======== Lesetext
Pergament stellte im Mittelalter ein sehr kostbares Material dar. Aus diesem Grund geschah es, daß ältere Texte überschrieben wurden, wodurch sog. Codices rescripti entstanden.
Dieses Buch ist ein solcher Codex rescriptus. Der später überschriebene Text enthält die im Mittelalter in vielen Bibliotheken vorhandene Enzyklopädie des spanischen Bischofs Isidor von Sevilla (um 560-636). Dieses Werk, das den Titel Etymologiae oder Origines (Ursprünge) trägt, überliefert das geistliche und profane Wissen der Spätantike, das Isidor zumeist den Kirchenvätern oder Handbüchern für die einzelnen Wissensgebiete entnahm. Dadurch wurde Isidor zu einem der bedeutenden Übermittler antiken Wissens in die mittelalterliche Kultur. Auch sonst ist er ein wichtiger Schriftsteller. Der Text ist in einer schwer lesbaren präkarolingischen Minuskel geschrieben, er steht hier auf dem Kopf.
================
======== Bereitgestellte Daten
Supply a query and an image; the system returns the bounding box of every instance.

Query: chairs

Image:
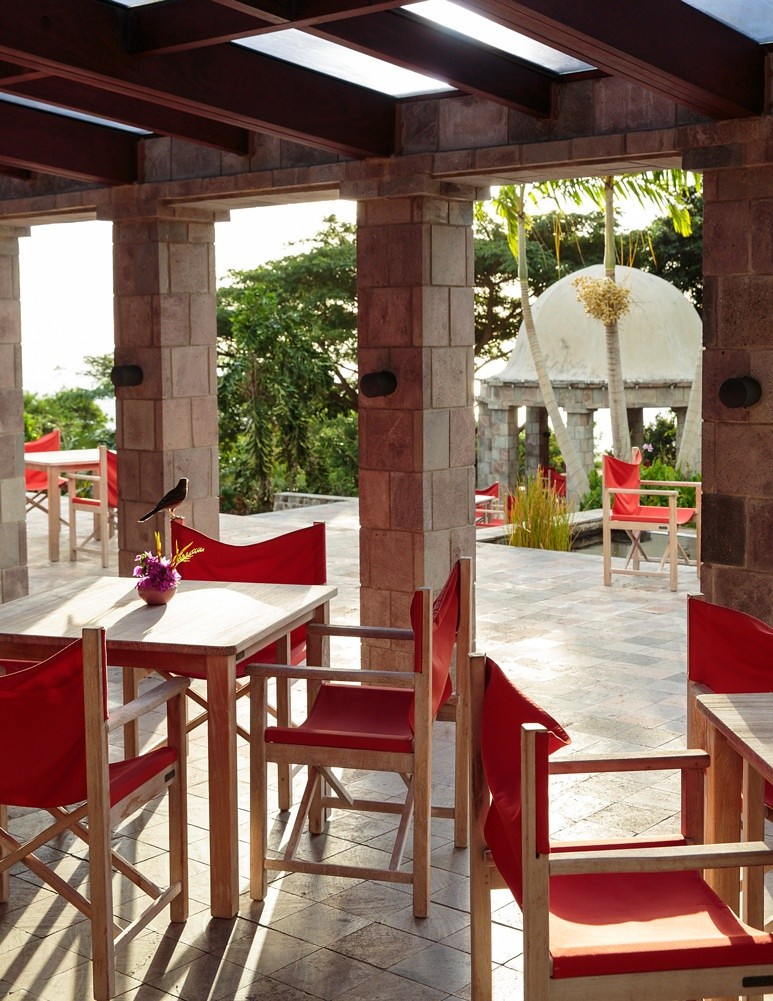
[0,428,773,1001]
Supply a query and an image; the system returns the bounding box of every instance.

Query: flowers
[132,531,205,591]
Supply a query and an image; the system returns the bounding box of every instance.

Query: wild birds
[137,477,189,522]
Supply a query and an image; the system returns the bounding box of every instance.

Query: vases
[139,585,177,606]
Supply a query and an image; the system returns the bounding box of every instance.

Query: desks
[694,688,773,1000]
[0,574,340,917]
[24,449,100,562]
[475,495,496,525]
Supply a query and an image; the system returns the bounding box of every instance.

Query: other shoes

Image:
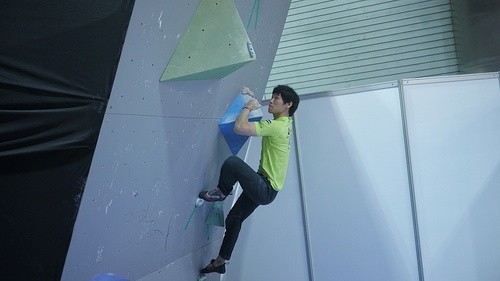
[198,189,227,202]
[200,259,229,274]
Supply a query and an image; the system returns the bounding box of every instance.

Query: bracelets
[242,107,252,112]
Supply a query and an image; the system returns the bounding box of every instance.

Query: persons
[198,84,300,274]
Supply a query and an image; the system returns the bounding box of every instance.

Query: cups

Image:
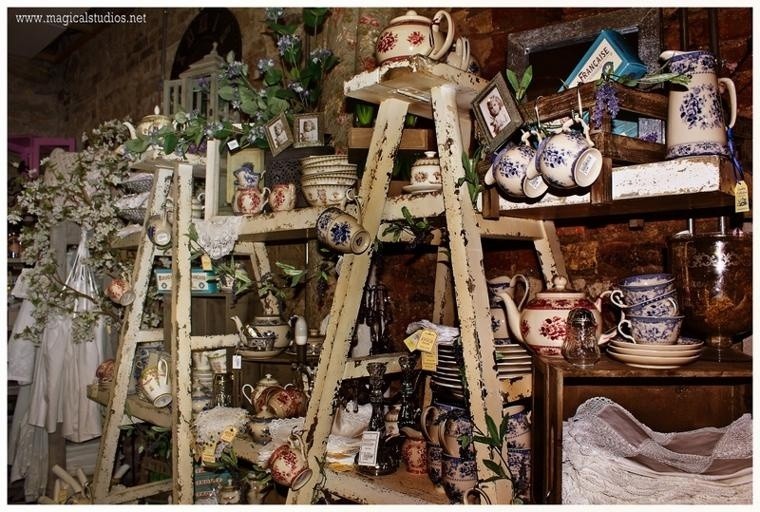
[246,334,276,353]
[610,272,685,345]
[103,271,136,306]
[265,433,314,492]
[314,197,371,255]
[484,116,604,201]
[398,401,531,504]
[146,203,174,247]
[94,345,227,414]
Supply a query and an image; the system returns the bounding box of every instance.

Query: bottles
[562,307,602,369]
[216,479,242,504]
[8,228,20,258]
[245,406,279,446]
[409,149,443,181]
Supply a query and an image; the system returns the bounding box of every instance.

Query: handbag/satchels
[561,397,753,504]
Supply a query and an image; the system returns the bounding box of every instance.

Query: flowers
[121,8,342,150]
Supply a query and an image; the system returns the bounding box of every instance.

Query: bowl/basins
[298,153,358,207]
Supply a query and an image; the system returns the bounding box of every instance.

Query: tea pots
[375,9,481,77]
[123,106,187,140]
[229,305,304,352]
[232,163,297,217]
[240,373,294,405]
[496,275,626,360]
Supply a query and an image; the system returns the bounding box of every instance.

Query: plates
[403,183,443,194]
[235,348,283,359]
[606,338,704,371]
[429,342,534,403]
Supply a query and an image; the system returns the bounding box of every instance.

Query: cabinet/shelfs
[7,54,575,505]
================
# Aufgaben:
- A) Welchen Titel trägt die Enzyklopädie Isidors von Sevilla laut dem Lesetext?
- B) Prüfen Sie für jede Aussage, ob sie mit dem Lesetext übereinstimmt, und belegen Sie Ihr Urteil mit dem entscheidenden Wortlaut: (i) Pergament galt im Mittelalter als sehr kostbares Material. (ii) Isidors Enzyklopädie war im Mittelalter nur in wenigen Bibliotheken vorhanden. (iii) Isidor von Sevilla war ein spanischer Bischof.
- C) Führen Sie den Lesetext über den Codex rescriptus im Anschluss an seinen letzten Satz weiter.

# Antworten:
- A) Etymologiae oder Origines (Ursprünge)

- B)
(i) Ja: „Pergament stellte im Mittelalter ein sehr kostbares Material dar.“
(ii) Nein: „die im Mittelalter in vielen Bibliotheken vorhandene Enzyklopädie“
(iii) Ja: „des spanischen Bischofs Isidor von Sevilla“

- C)
Unter diesem Text entdeckte der Braunschweiger Abt Franz Anton Knittel im Jahre 1755 eine ältere Handschrift. Sie enthält unter anderem Fragmente der Bibelübersetzung des gotischen Bischofs Ulfila (um 311-382/3). Diese ist in Unziale geschrieben und verfügt über Buchstaben, die Ulfila speziell für die Wiedergabe des Gotischen, das eine ostgermanische Sprache war, entwickelt hatte. Dabei orientierte er sich größtenteils am griechischen Alphabet. Die Fragmente der Ulfilabibel sind besonders wertvoll, da sie zu den ersten volkssprachlichen, also nicht in Latein oder Griechisch verfaßten Sprachdenkmälern gehört. Das Buch verlor vermutlich seine Bedeutung, als die Goten 553 n. Chr. in Italien besiegt worden waren und ihre Sprache in Italien in Vergessenheit geriet. Als das Pergament neu beschrieben wurde, konnte kaum noch jemand Gotisch lesen.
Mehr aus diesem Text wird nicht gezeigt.